Since hygroscopic substances absorb water from the air, they are frequently used in desiccation.
When used as a food additive, the humectant has the effect of keeping the foodstuff moist. Humectants are sometimes used as a component of antistatic coatings for plastics. Humectants are also found in many cosmetic products where moisturization is desired, including treatments such as moisturizing hair conditioners and also commonly used in body lotions.
Humectants are also used in the manufacture of some cigarettes and other tobacco products.
Humectants are also used in topical dosage forms to increase the solubility of the active ingredient, to elevate its skin penetration and increase its activity time.

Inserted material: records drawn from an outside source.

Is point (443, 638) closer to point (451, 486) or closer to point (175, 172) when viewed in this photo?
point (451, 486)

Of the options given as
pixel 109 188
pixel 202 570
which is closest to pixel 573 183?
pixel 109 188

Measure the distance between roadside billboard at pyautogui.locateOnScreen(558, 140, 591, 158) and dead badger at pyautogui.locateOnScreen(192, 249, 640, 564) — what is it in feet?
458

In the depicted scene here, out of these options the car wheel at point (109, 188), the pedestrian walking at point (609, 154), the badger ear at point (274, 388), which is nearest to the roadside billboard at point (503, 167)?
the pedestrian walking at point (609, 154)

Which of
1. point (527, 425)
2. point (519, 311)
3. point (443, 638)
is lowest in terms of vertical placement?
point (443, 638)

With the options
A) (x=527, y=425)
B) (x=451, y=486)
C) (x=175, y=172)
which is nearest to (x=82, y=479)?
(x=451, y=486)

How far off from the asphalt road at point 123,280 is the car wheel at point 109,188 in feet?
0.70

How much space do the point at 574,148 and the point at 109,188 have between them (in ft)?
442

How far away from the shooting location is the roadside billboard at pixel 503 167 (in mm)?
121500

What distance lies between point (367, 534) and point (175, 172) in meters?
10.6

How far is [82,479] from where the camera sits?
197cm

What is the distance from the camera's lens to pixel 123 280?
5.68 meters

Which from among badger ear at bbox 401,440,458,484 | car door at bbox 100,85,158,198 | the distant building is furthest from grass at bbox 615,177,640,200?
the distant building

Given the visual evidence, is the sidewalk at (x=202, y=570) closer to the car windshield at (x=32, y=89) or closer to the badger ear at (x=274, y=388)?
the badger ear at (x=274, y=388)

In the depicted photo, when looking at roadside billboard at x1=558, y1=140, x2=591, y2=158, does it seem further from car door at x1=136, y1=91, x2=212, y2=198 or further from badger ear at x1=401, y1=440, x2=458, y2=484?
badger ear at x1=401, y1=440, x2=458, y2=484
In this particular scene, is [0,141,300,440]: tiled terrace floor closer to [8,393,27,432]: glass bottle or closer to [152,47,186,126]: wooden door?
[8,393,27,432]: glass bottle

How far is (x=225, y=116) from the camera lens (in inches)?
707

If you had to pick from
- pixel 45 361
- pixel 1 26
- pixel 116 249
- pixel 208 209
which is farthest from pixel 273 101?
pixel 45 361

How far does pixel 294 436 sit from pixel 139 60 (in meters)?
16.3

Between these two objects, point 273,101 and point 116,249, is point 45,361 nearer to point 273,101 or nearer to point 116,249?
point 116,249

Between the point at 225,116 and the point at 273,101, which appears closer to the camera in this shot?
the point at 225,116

Humectants elevate also the hydration of the skin to minimize the dehydrating effect of some active ingredients like corticoids.
Examples of humectants include glycerol, propylene glycol (E 1520) and glyceryl triacetate (E1518). Others can be sugar polyols like sorbitol (E420), xylitol and maltitol (E965), polymeric polyols like polydextrose (E1200), or natural extracts like quillaia (E999), lactic acid or urea.
The chemical compound lithium chloride is an excellent humectant, but is toxic.